After nearly two years of waiting, the bill finally received a hearing Wednesday by Sen. John Barrasso’s Senate Committee on the Environment and Public Works. Barrasso lauded Wyoming’s already active recovery efforts and called for the need to roll back Endangered Species Act protections for the species, citing an increasing number of conflicts between humans and wildlife.
“The Grizzly Bear State Management Act will help address this by giving back to states the authority they need — and have earned — to manage the grizzly bear,” Barrasso said in his opening statement. “It will recognize the full recovery of the grizzly bear and delist it once and for all. It will honor the conservation investment of people throughout Wyoming, Montana and Idaho — and improve the public safety of our communities.”
Delisting the Yellowstone ecosystem’s grizzly population from endangered species protections has been a political boondoggle since the late 1990s, when land managers in Montana, Idaho and Wyoming first achieved all of the objectives for the grizzly’s recovery. Since then, the grizzly population in the ecosystem has rebounded dramatically, rising up to a population of anywhere between 1,000 and 1,200.
While the Grizzly Bear State Management Act does not immediately hand over grizzly management plans to Wyoming, it eliminates a key roadblock that has prevented that transition in recent years: the prospect of a court challenge from environmental groups, who have successfully beaten back numerous efforts to delist grizzly bears under the Bush, Trump and Obama administrations using what Barrasso and Patrick Crank, the vice president of the Wyoming Game and Fish Commission, described Wednesday as a biased judiciary.
“Environmental groups and environmentally minded judges have, via endless litigation on ESA listings or delistings, thwarted and ignored the very purpose of the ESA,” Crank said in his testimony before the commission.
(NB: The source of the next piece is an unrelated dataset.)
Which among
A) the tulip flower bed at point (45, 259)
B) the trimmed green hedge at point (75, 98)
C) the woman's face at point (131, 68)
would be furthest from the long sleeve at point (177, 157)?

If passed, the Grizzly Bear State Management Act would not only direct the interior secretary to reissue the department’s 2017 final rule delisting the grizzly bear, but would also protect the reissuance of that final rule from judicial review, a decision that would remove the grizzly from “threatened” status under the Endangered Species Act and essentially put the grizzly’s fate in the hands of Congress.
John D. Leshy, a distinguished professor emeritus at the University of California’s Hastings College of the Law and a former official within the Department of the Interior for both the Clinton and Carter administrations, argued to the committee this would run counter to the original intent of the law, which sought to include the judicial branch as an important partner in upholding the mission of the Endangered Species Act.
While Crank said environmental groups often look to “shop” around for venues favorable to their concerns — a common strategy for environmental groups — numerous decisions by the courts have been made over the years beyond the concerns of conservationists. Earlier this year, the United States Ninth Circuit Court of Appeals ruled in favor of several tribal governments’ complaint that the United States Fish and Wildlife Service failed to adequately examine the impact delisting grizzly bears would have on grizzly populations beyond the Greater Yellowstone Ecosystem.
Environmental groups that have sought to uphold the Endangered Species Act, meanwhile, maintain that they are playing by the same rules as anyone else.
“Anti-ESA members of Congress have been spouting out that talking point for years,” Stephanie Kurose, a senior endangered species policy specialist for the Center for Biological Diversity, wrote in an email. “Environmental groups are bound to the same federal and state laws as anyone else when identifying jurisdictions where a lawsuit may be filed.”
The loss of an intermediary in taking away endangered species protections — which only kick in when state management plans fail — could potentially be detrimental to the future of the species, ranking member Tom Carper, D-Delaware, argued in his opening statements.
“I do not believe that Congress should intervene in the final determination on the recovery of this species — or any species, for that matter,” he said. “Judicial review of agency decisions is central to ensuring that the Endangered Species Act is guided by science and informed by public input.”
While scientists have often spoken against the motivations of states in gaining primacy over grizzly populations — a debate that came to a head prior to Gov. Matt Mead’s proposed grizzly hunt in 2018 — Wyoming officials maintain that states can strike a balance between the needs of humans and animals.
“You have the world’s best wildlife managers in Wyoming, Montana and Idaho that will continue to observe and protect this iconic species,” Crank said. “The idea that any wildlife management agency would take steps to allow a species to end up back on this list is preposterous to me. You would not ask to have cancer twice.”